**AIM OF THE EXERCISE**
Would you please restate every record exactly as written?
======== INFORMATION SHOWN ========
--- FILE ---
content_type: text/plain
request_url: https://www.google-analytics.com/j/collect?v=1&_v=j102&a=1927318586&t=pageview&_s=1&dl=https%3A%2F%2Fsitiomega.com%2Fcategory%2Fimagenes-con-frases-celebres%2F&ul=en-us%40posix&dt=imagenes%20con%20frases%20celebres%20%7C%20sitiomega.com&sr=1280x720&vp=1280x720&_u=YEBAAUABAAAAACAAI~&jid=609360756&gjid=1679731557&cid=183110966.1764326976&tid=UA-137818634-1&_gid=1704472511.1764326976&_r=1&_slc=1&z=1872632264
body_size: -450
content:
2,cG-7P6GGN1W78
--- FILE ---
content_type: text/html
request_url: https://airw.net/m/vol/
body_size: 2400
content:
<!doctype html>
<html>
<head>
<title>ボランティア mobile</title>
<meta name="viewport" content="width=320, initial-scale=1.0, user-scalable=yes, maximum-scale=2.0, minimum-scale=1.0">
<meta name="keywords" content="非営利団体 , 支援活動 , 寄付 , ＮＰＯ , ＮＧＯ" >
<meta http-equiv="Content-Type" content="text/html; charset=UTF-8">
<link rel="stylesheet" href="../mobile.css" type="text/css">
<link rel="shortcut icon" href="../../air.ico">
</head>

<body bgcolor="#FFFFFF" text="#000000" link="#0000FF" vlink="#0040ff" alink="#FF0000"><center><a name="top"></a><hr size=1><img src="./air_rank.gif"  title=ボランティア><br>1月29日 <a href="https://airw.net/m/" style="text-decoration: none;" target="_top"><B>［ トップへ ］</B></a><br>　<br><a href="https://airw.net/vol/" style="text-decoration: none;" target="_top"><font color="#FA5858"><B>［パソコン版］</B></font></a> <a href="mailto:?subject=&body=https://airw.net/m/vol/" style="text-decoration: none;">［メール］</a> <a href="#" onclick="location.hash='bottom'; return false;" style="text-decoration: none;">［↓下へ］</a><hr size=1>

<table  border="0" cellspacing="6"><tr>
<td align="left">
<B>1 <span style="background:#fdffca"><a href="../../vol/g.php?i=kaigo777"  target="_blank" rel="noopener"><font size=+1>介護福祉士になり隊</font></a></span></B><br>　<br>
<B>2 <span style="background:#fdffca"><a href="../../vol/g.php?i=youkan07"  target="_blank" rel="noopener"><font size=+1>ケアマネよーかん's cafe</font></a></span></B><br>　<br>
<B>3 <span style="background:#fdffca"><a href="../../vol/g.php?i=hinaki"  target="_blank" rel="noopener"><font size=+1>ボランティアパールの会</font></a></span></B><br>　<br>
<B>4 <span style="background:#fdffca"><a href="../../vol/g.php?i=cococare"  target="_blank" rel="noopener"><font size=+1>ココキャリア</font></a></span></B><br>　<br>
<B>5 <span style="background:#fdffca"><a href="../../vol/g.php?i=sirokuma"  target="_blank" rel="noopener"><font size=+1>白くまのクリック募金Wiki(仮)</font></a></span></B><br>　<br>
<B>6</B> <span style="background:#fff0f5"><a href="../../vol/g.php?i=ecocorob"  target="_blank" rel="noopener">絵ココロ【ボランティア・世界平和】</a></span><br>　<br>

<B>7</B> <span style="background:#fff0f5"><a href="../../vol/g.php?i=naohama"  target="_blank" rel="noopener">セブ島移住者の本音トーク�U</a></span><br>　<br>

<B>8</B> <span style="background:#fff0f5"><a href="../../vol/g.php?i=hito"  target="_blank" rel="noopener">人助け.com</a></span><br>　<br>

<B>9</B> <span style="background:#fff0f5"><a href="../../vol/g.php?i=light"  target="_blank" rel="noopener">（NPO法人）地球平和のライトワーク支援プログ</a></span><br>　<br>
========
**RESPONSE TO THE EXERCISE**
--- FILE ---
content_type: text/plain
request_url: https://www.google-analytics.com/j/collect?v=1&_v=j102&a=1927318586&t=pageview&_s=1&dl=https%3A%2F%2Fsitiomega.com%2Fcategory%2Fimagenes-con-frases-celebres%2F&ul=en-us%40posix&dt=imagenes%20con%20frases%20celebres%20%7C%20sitiomega.com&sr=1280x720&vp=1280x720&_u=YEBAAUABAAAAACAAI~&jid=609360756&gjid=1679731557&cid=183110966.1764326976&tid=UA-137818634-1&_gid=1704472511.1764326976&_r=1&_slc=1&z=1872632264
body_size: -450
content:
2,cG-7P6GGN1W78
--- FILE ---
content_type: text/html
request_url: https://airw.net/m/vol/
body_size: 2400
content:
<!doctype html>
<html>
<head>
<title>ボランティア mobile</title>
<meta name="viewport" content="width=320, initial-scale=1.0, user-scalable=yes, maximum-scale=2.0, minimum-scale=1.0">
<meta name="keywords" content="非営利団体 , 支援活動 , 寄付 , ＮＰＯ , ＮＧＯ" >
<meta http-equiv="Content-Type" content="text/html; charset=UTF-8">
<link rel="stylesheet" href="../mobile.css" type="text/css">
<link rel="shortcut icon" href="../../air.ico">
</head>

<body bgcolor="#FFFFFF" text="#000000" link="#0000FF" vlink="#0040ff" alink="#FF0000"><center><a name="top"></a><hr size=1><img src="./air_rank.gif"  title=ボランティア><br>1月29日 <a href="https://airw.net/m/" style="text-decoration: none;" target="_top"><B>［ トップへ ］</B></a><br>　<br><a href="https://airw.net/vol/" style="text-decoration: none;" target="_top"><font color="#FA5858"><B>［パソコン版］</B></font></a> <a href="mailto:?subject=&body=https://airw.net/m/vol/" style="text-decoration: none;">［メール］</a> <a href="#" onclick="location.hash='bottom'; return false;" style="text-decoration: none;">［↓下へ］</a><hr size=1>

<table  border="0" cellspacing="6"><tr>
<td align="left">
<B>1 <span style="background:#fdffca"><a href="../../vol/g.php?i=kaigo777"  target="_blank" rel="noopener"><font size=+1>介護福祉士になり隊</font></a></span></B><br>　<br>
<B>2 <span style="background:#fdffca"><a href="../../vol/g.php?i=youkan07"  target="_blank" rel="noopener"><font size=+1>ケアマネよーかん's cafe</font></a></span></B><br>　<br>
<B>3 <span style="background:#fdffca"><a href="../../vol/g.php?i=hinaki"  target="_blank" rel="noopener"><font size=+1>ボランティアパールの会</font></a></span></B><br>　<br>
<B>4 <span style="background:#fdffca"><a href="../../vol/g.php?i=cococare"  target="_blank" rel="noopener"><font size=+1>ココキャリア</font></a></span></B><br>　<br>
<B>5 <span style="background:#fdffca"><a href="../../vol/g.php?i=sirokuma"  target="_blank" rel="noopener"><font size=+1>白くまのクリック募金Wiki(仮)</font></a></span></B><br>　<br>
<B>6</B> <span style="background:#fff0f5"><a href="../../vol/g.php?i=ecocorob"  target="_blank" rel="noopener">絵ココロ【ボランティア・世界平和】</a></span><br>　<br>

<B>7</B> <span style="background:#fff0f5"><a href="../../vol/g.php?i=naohama"  target="_blank" rel="noopener">セブ島移住者の本音トーク�U</a></span><br>　<br>

<B>8</B> <span style="background:#fff0f5"><a href="../../vol/g.php?i=hito"  target="_blank" rel="noopener">人助け.com</a></span><br>　<br>

<B>9</B> <span style="background:#fff0f5"><a href="../../vol/g.php?i=light"  target="_blank" rel="noopener">（NPO法人）地球平和のライトワーク支援プログ</a></span><br>　<br>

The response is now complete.